Shadow chancellor Rachel Reeves said the economic picture is “very different” to when Labour set out its green investment plan as she refused to repeat her party’s £28 billion spending commitment.
The senior Labour figure said her party’s so-called green prosperity plan was “so important” but it had to be approached in a “way where the numbers add up”.
She told LBC the “fiscal inheritance” was “very different” from when the pledge was announced, claiming the UK’s economic outlook was “dire” after former prime minister Liz Truss’s mini-budget in 2022.
Under its plan announced in 2021, Labour promised to invest £28 billion a year until 2030 in green projects if it came to power.
It has watered down the pledge in recent months and the Opposition was forced to deny claims this month that it had axed the proposal.
On Sunday, shadow business secretary Jonathan Reynolds described it as an “ambition”.
Labour leader Sir Keir Starmer has previously hinted he could scale down the investment given the financial picture he would inherit if he became prime minister.
Ms Reeves offered similar sentiments during an LBC phone-in on Monday evening, saying the “economic inheritance for the next government is going to be dire”.
She accused Rishi Sunak’s Conservatives of enacting a “scorched earth” policy to “leave the worst possible inheritance” for an incoming government in terms of the economy.

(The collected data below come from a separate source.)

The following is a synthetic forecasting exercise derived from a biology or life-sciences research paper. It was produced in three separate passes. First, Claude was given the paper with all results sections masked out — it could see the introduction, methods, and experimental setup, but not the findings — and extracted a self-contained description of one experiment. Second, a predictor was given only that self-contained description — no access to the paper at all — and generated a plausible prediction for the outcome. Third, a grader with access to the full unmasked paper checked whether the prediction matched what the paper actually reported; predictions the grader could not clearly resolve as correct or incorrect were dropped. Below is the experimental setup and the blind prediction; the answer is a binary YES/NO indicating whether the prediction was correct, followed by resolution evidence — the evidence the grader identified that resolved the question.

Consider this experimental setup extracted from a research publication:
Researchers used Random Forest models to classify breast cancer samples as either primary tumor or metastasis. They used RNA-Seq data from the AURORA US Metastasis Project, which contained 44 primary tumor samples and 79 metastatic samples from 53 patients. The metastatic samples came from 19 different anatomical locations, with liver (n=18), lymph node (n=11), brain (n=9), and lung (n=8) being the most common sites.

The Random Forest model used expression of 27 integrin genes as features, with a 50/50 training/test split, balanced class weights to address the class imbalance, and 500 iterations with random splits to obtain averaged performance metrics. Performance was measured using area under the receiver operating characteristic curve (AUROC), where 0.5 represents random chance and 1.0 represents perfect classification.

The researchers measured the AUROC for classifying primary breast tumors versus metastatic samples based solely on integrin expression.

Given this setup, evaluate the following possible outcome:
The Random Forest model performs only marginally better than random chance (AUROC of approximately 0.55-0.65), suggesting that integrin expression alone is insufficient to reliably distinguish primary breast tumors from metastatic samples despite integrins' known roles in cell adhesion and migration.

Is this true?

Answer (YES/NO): NO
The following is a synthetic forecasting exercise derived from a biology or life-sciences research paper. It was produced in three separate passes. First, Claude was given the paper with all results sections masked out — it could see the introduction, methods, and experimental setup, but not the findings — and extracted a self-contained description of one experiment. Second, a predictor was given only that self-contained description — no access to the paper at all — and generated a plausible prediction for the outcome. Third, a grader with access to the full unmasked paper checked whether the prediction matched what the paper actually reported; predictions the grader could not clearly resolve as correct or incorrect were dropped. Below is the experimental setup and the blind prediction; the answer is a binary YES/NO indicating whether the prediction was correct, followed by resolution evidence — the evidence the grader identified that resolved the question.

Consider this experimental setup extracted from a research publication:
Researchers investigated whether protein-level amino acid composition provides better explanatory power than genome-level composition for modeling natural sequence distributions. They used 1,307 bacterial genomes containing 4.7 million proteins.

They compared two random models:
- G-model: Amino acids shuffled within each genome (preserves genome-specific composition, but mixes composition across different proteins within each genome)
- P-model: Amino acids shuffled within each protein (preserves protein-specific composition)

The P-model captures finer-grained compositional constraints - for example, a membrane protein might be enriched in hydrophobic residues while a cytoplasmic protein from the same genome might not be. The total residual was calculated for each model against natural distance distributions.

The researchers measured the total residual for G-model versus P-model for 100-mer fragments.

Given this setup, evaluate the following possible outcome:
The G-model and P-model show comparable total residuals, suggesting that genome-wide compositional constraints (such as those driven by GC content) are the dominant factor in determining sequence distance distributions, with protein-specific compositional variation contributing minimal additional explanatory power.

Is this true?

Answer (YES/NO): NO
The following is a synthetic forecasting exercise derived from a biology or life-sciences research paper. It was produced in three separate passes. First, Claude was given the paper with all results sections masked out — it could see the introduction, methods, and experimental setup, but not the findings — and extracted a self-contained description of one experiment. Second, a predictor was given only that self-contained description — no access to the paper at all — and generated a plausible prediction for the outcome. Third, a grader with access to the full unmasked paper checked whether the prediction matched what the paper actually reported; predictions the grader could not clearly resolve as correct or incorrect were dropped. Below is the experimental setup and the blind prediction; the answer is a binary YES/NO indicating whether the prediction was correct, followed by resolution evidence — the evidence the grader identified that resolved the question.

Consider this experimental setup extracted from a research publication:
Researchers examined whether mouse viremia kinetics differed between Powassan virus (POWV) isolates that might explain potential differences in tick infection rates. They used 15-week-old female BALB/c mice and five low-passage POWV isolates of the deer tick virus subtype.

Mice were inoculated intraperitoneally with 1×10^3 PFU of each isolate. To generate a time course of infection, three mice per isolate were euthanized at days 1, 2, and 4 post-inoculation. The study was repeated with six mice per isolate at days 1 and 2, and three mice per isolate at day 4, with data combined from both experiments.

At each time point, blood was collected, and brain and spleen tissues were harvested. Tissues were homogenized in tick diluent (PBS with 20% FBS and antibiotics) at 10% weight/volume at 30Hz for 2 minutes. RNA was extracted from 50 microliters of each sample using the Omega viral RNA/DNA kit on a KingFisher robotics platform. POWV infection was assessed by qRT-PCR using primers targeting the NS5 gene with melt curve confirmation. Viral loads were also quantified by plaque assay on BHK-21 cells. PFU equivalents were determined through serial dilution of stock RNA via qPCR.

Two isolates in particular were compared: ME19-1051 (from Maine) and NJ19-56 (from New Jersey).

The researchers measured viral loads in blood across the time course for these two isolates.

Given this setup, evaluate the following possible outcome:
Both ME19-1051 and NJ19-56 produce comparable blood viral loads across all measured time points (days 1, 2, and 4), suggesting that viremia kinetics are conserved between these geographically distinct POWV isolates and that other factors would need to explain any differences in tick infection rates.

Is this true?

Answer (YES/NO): NO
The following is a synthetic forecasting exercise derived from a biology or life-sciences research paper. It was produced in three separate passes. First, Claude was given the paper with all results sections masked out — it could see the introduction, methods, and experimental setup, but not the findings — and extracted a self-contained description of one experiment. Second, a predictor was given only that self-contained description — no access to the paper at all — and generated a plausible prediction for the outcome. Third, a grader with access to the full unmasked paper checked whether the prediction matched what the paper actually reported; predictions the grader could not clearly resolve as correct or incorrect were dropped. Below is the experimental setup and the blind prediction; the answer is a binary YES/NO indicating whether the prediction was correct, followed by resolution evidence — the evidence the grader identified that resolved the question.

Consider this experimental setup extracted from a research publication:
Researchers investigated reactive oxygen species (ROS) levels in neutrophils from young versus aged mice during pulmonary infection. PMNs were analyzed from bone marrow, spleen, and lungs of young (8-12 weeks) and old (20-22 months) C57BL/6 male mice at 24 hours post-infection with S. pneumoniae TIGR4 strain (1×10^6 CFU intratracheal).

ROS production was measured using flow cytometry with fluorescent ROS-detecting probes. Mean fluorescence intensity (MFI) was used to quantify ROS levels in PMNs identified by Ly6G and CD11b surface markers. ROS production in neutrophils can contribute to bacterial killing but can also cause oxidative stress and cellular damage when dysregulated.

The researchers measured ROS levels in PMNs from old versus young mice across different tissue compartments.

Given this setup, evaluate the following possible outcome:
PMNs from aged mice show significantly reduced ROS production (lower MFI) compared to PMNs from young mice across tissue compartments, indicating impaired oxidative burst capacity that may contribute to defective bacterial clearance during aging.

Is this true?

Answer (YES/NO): NO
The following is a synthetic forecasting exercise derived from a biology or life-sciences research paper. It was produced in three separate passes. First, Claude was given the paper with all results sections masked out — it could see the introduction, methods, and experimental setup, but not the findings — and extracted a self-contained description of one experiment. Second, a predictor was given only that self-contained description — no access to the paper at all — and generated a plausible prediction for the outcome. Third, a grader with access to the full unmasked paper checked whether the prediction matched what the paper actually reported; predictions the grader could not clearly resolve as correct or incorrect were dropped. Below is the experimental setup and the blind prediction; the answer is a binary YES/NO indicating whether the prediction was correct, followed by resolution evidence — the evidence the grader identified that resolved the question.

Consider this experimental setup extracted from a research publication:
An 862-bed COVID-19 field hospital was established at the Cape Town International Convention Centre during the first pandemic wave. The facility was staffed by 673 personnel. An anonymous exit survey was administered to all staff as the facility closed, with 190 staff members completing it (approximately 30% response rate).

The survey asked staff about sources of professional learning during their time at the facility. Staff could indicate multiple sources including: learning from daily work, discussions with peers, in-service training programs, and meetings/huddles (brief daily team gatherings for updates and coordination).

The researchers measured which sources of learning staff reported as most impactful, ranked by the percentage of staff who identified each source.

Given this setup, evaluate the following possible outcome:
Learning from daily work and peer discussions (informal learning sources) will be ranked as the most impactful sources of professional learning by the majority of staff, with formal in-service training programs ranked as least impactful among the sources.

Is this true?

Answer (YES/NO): NO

The former Bank of England economist said: “If you look at the things that have happened since that (2021) announcement, the most key moment was Liz Truss’s mini-budget which put pensions in peril, sent mortgage rates soaring but also pushed up the costs for government of borrowing.
“The Government is spending something like £120 billion just serving debt interests.

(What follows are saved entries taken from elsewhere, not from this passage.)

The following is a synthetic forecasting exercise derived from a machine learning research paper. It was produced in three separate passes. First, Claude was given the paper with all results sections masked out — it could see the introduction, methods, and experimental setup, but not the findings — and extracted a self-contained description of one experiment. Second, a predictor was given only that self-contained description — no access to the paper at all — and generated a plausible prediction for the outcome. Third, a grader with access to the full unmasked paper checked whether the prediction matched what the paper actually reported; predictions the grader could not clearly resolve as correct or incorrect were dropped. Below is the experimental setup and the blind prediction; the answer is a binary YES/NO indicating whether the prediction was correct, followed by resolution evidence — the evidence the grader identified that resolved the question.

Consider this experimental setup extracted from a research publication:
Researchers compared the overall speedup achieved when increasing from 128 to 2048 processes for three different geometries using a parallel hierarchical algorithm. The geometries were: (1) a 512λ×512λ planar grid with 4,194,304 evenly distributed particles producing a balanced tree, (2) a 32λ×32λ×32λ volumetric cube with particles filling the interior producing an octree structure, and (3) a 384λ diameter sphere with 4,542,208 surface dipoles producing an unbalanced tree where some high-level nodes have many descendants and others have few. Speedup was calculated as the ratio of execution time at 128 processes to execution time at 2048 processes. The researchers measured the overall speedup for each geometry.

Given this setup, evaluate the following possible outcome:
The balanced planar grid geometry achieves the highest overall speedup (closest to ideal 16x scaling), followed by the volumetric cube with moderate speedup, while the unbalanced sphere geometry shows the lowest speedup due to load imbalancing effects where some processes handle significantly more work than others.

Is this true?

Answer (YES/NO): NO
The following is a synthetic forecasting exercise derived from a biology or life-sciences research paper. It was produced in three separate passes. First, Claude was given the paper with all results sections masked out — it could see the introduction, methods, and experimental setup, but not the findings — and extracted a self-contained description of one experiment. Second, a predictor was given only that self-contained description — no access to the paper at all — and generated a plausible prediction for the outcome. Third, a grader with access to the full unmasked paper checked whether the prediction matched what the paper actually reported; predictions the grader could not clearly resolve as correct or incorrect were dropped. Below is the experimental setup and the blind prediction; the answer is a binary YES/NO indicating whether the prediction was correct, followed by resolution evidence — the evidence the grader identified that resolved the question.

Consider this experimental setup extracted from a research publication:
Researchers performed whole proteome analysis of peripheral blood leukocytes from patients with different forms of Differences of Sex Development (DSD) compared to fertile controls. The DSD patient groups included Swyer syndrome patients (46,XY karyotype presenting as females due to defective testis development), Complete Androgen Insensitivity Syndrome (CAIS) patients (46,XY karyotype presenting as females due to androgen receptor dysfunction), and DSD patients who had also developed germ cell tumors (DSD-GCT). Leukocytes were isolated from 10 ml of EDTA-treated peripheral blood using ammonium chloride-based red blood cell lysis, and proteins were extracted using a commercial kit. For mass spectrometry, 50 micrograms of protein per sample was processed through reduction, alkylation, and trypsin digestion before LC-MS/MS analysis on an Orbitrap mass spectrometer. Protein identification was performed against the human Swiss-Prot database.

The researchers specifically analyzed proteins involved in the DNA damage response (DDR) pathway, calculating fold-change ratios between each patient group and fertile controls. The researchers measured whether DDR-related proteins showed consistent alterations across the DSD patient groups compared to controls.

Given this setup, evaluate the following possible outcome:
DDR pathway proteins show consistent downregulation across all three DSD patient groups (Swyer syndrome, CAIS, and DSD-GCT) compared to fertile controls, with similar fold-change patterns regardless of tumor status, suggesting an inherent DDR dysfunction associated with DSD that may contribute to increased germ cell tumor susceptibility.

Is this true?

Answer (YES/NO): NO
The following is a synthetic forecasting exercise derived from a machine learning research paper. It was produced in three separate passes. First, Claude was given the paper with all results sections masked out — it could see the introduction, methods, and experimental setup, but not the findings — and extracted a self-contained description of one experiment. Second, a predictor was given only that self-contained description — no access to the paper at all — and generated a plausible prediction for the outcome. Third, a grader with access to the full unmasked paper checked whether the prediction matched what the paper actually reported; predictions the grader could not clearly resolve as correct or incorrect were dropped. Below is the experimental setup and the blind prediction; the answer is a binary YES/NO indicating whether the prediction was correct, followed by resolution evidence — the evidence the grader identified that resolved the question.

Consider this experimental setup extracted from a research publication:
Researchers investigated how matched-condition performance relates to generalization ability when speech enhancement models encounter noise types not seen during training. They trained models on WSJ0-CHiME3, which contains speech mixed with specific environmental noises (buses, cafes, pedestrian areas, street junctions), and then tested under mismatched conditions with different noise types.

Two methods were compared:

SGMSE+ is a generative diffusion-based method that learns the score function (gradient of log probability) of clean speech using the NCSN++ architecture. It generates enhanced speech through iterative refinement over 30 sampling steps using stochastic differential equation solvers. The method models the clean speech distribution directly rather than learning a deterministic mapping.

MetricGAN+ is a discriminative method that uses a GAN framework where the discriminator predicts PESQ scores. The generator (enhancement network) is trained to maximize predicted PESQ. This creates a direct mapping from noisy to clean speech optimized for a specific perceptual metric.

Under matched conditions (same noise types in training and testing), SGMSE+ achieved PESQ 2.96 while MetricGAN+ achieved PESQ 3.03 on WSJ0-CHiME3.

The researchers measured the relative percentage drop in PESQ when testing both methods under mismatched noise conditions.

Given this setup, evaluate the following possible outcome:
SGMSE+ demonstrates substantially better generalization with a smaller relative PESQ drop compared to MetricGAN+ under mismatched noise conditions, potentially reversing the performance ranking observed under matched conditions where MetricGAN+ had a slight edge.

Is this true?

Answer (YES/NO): YES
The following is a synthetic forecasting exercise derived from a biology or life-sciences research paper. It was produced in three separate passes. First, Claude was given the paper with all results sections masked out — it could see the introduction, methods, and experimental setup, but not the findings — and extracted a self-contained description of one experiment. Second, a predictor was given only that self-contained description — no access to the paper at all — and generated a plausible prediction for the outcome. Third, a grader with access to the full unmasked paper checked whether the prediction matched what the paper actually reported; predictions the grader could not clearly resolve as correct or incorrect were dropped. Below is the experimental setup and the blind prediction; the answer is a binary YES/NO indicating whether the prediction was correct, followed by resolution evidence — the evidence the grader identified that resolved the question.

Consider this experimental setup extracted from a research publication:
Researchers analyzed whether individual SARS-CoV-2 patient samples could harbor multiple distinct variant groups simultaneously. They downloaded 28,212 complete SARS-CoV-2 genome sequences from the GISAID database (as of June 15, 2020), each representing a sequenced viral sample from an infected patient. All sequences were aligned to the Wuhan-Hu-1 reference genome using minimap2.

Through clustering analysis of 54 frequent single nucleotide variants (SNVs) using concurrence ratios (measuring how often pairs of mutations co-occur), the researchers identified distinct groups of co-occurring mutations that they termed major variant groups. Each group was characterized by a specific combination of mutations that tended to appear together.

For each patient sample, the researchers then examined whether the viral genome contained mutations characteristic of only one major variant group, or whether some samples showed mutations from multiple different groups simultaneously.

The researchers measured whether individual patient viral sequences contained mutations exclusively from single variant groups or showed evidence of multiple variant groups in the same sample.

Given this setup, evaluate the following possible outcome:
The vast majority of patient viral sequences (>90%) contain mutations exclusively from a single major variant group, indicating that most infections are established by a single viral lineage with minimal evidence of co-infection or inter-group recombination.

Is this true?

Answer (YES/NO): YES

“So the truth is the fiscal inheritance of an incoming Labour government is going to be very different from when I first set out Labour’s green prosperity plan.
“I don’t get to choose the inheritance — I have to live with whatever is bequeathed, if we have the opportunity to form the next Labour government.

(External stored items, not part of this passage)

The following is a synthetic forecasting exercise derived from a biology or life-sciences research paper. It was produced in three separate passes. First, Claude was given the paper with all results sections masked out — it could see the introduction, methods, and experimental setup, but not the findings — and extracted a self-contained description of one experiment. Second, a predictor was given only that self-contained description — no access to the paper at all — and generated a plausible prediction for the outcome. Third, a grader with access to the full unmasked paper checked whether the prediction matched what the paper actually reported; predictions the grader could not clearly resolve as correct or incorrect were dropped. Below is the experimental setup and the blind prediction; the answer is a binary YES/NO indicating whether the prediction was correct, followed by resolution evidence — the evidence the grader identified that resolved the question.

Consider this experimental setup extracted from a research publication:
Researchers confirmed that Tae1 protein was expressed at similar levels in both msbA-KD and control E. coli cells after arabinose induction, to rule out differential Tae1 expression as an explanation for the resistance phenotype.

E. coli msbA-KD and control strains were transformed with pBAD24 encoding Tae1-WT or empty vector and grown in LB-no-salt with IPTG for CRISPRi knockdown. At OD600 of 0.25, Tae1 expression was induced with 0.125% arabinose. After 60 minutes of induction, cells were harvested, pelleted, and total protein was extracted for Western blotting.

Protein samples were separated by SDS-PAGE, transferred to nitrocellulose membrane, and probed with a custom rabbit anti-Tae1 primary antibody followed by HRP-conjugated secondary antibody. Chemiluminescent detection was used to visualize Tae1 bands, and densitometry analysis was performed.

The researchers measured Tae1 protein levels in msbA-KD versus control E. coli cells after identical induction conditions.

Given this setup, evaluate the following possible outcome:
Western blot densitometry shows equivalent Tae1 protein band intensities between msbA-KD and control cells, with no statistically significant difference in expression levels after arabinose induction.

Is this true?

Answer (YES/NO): YES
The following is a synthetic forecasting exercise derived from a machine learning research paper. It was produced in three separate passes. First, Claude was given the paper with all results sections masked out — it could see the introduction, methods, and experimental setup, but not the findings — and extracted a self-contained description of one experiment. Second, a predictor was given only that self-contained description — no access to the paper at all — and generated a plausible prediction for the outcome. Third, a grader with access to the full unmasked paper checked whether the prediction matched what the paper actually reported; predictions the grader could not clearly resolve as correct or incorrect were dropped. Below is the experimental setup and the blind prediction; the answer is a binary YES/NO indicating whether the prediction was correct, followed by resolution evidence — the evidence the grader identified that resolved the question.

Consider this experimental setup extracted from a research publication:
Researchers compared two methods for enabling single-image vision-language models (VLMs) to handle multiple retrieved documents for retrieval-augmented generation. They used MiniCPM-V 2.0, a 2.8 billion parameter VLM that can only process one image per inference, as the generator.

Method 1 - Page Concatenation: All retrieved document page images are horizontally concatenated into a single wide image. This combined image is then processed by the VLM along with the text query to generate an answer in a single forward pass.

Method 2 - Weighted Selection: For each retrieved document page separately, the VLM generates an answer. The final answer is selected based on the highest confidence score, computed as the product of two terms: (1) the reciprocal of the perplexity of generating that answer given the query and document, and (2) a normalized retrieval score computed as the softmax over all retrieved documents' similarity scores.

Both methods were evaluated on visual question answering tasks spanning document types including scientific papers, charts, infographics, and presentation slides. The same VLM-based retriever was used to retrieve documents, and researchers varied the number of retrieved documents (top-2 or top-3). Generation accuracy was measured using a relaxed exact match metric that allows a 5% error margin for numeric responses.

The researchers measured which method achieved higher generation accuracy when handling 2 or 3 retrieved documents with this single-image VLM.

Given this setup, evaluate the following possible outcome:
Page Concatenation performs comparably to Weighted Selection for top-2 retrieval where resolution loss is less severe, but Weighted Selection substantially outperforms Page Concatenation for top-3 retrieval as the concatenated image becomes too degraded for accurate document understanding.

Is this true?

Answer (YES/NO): NO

“And all of our plans will be within those rules.”
She pointed out that further economic changes could be coming in the Budget in March and potentially during a second fiscal event before the next general election, which is expected in the autumn.
The shadow chancellor added: “All of our policies are subject to the fiscal rules and those fiscal rules are that we will not borrow for day-to-day spending — that would be irresponsible.
“But we will also get debt down as a share of GDP (gross domestic product). Debt is now twice as high than when the Conservatives came to office.
“Then, subject to those things, we will invest in the green hydrogen, carbon capture and storage, offshore wind, tidal energy, small modular reactors — all of those things that we know we need to do if we are going to get the jobs and the investment in Britain, get down people’s bills, and also meet our commitments to getting to net zero.
“I’m really excited about the opportunities, but we have to do it in a way where the numbers add up.”
Ms Reeves did not repeat the £28 billion figure during her responses to questions during the phone-in.
Laura Trott, the Conservative chief secretary to the Treasury, suggested Ms Reeves’ “scorched earth” comment hinted at tax rises under a future Labour administration.
She said: “Once again Labour show that tax rises are in their DNA.
“Labour claimed they backed our tax cuts. But now Rachel Reeves is saying tax cuts are ‘scorched earth’ as an excuse to try and wriggle out of Labour’s disastrous £28 billion of unfunded spending.
“Labour may say anything to get elected, but they can’t say what they will actually do because they don’t have a plan.
“The only way Labour will make their sums add up is through thousands of pounds of higher taxes on working people.”